Safety for a foreign leader’s visit is usually the responsibility of the host nation.

But US agents are extremely worried at the thought of over 200,000 demonstrators.

Hundreds of riot vans are expected to take to the streets to prevent planned rallies and marches against Donald Trump turning violent – particularly when they clash with supporters of the US President.

A total of 40 police cars and motorbike outriders are thought to have been demanded whenever the US President travels by road, to shield him for assassination attempts.

Police forces will travel both in front and behind Trump’s car, blocking all intersections along the route.

Chief constables have cancelled their rest days and told officers to prepare to be hundreds of miles away from home to help out in areas the billionaire is due to visit.

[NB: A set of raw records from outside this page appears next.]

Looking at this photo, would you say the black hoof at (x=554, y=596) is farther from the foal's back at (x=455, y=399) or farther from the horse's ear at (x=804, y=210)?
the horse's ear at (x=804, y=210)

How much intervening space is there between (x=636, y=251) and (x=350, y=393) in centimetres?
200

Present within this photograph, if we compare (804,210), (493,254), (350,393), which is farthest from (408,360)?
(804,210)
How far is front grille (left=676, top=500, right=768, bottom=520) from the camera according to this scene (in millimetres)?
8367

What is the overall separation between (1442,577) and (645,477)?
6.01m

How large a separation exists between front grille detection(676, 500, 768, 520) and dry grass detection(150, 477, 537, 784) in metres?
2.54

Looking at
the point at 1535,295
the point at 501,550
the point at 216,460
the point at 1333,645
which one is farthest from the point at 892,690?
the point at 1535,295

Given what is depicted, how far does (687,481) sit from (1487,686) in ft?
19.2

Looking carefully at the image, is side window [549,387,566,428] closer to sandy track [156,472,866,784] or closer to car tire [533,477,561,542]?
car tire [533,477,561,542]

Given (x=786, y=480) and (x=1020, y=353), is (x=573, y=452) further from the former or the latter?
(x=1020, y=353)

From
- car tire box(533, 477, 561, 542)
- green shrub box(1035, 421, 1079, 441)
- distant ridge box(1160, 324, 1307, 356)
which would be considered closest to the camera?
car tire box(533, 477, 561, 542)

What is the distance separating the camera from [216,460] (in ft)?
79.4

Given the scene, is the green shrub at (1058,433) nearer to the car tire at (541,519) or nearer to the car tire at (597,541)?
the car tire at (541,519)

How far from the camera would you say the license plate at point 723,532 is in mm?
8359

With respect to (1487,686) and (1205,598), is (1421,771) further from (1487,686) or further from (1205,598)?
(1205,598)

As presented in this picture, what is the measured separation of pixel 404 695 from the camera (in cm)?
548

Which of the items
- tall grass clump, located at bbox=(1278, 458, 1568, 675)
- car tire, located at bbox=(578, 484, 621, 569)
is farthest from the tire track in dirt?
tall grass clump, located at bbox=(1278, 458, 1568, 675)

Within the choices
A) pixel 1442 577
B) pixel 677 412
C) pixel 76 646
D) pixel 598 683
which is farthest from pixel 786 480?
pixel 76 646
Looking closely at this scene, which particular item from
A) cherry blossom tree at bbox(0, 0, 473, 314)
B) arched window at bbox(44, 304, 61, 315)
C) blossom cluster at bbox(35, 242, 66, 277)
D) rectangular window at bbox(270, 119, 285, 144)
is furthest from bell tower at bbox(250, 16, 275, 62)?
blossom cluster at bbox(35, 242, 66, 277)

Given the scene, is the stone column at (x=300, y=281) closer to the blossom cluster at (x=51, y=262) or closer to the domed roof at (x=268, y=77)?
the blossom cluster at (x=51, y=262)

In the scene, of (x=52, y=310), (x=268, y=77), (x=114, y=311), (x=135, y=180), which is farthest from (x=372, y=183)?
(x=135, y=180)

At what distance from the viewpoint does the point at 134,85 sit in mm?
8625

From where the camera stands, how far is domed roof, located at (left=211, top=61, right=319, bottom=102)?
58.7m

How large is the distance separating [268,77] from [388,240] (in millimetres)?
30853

Operation Manifold, as it has been labelled, has caused fears it will leave the rest of the country without adequate security in the midst of a violent crime wave, which has seen at least 51 people fatally stabbed in London alone since the beginning of 2018.

Kevin Hurley, a former public order chief in the City of London Police, said: “It will be a significant drain on visible policing – it’s going to strip out resources from surrounding forces and it will be the youngest and fittest who are drawn off.

“Whenever the US president visits there is a huge security requirement just because of the threat from terrorism, but because of his current profile it’s likely to increase opposition and there will be a significant requirement to maintain public order.”